Why does America’s tax man need stealth phone tracking devices?
The Internal Revenue Service has its own criminal investigation unit, with 2500 special agents busting tax frauds and other financial crimes, including drug and terrorism-related crimes. And according to a report from The Guardian citing documents from a Freedom of Information Act request, the IRS is the 13th US government agency that owns Stingray devices — cell phone tower simulators that can track people by scraping their phone metadata:
The 2009 IRS/Harris Corp invoice is mostly redacted under section B(4) of the Freedom of Information Act, which is intended to protect trade secrets and privileged information. However, an invoice from 2012, which is also partially redacted, reports that the agency spent $US65,652 on upgrading a Stingray II to a HailStorm, a more powerful version of the same device, as well as $US6,000 on training from Harris Corporation.
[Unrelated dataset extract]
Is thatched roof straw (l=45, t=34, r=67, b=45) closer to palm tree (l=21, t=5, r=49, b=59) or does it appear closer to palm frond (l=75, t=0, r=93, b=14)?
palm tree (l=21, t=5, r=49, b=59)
Most documented Stingray use stems from court orders called PEN registers, which allow law enforcement to “track and trace” someone’s location, not the content of their phone conversations — but Stingrays can also be used as wiretapping devices.
We don’t know how the IRS is using these surveillance tools. While these documents only show that it bought them, not when or where it uses them, it’s not clear if Stingrays get used on a daily basis or trotted out once a year for big money laundering busts.